He took off his Reds cap, pushed the hair out of his eyes, and smiled.

“You miss my point, boy. Folks would drive cars til they fell right apart. If the rust got bad, they’d patch it up: slap on bondo, buff it down, paint it up, make it go a few more years.”

“Guess people nowadays just prefer new.”

“When my father went car shoppin’, you know how he compared one ta’nother? Pounds for the dollar. That’s right. He’d say, that car gives me more pounds’a iron for my hard-earned dollar so that’s the one I’ll buy. And he drove the hell outta that car till there was hardly nothing left but four wheels and a seat to sit on.”

“Times have changed, huh?” He liked to humor the old man.

“People then had respect for the goods. It’s like the Dow Jones used to be.”

“Ya lost me, Gomp.” He tested the valve. It felt weightless and pivoted under his breath.

“Measured durable goods, like cars and washing machines and such. Durable ‘cause they were made to last. You hear the term durable goods much these days?”

“Not much.” But he had read something about it in economics class, an elective course he’d taken the year before. His mother’s idea. It had also been her idea that he spend part of each summer with Gomp, but seemed less enthusiastic about it lately. He understood; Gomp helped fill the void after his father died. She valued him as a role model – but only to a point. She didn’t want her son to run a junk yard for a living.

“Damn right. Because they ain’t durable no more and no one gives a shit.”

“Where do you get all this, Gomp?”

“The old ‘puter we found in that heap’a fire salvage? I got it working. Use my phone as a hot spot. Get internet fine as any fancy new machine, thank you very much.”

“That’s great, Gomp.” The boy was impressed. Gomp a computer geek!

“And I been reading a lot online about all sorts of shit lately. We’re in a huge war, all of humanity, but everyone’s givin’ up.”

“Huh?” The boy set down the WD-40 and rag he’d been holding. He wondered if Gomp had gone over the edge this time.

“It’s like a grandfather clock winding down. Like, like a car burning gas. Like, like the Grand Canyon!”

“Ya lost me again.”

“Entropy, boy! Remember that word. When the clock finally runs down and all the gas runs out and the river cuts the world in half and the sun winks out, the answer is entropy!”

“Ok, but…what’s the question?”

“The question is how come?
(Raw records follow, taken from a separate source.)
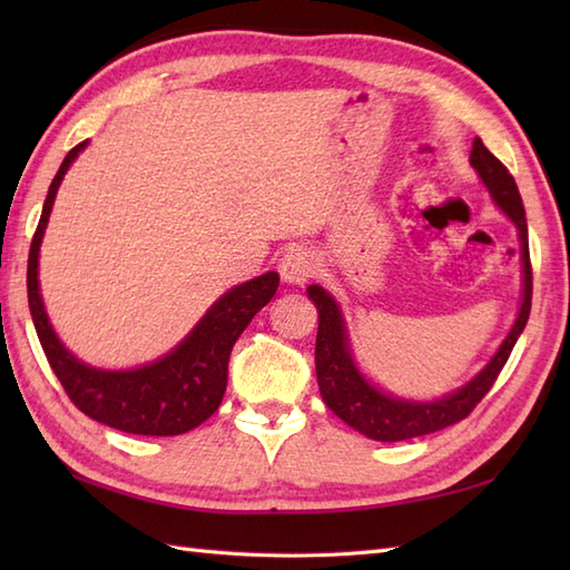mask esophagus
Instances as JSON below:
<instances>
[{
    "instance_id": "34e87169",
    "label": "esophagus",
    "mask_w": 570,
    "mask_h": 570,
    "mask_svg": "<svg viewBox=\"0 0 570 570\" xmlns=\"http://www.w3.org/2000/svg\"><path fill=\"white\" fill-rule=\"evenodd\" d=\"M278 274L288 284H304L306 278L316 274V257L306 247L286 249L282 262H278Z\"/></svg>"
}]
</instances>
Entropy says everything runs down, runs out. The water cuts down through the rock, not the other way. There’s no stopping it.”

“Well then,” the boy said, “I guess that’s that.” And he turned his attention back to the carburetor.

“But it ain’t! You can slow it down. That’s what we used to do. We patched up that rusty car. Remember grandma’s kitchen stove? It’s out there now,” he said, waving toward the junkyard, “because you can’t get parts for it no more. You get old, people don’t care, ya get thrown away.”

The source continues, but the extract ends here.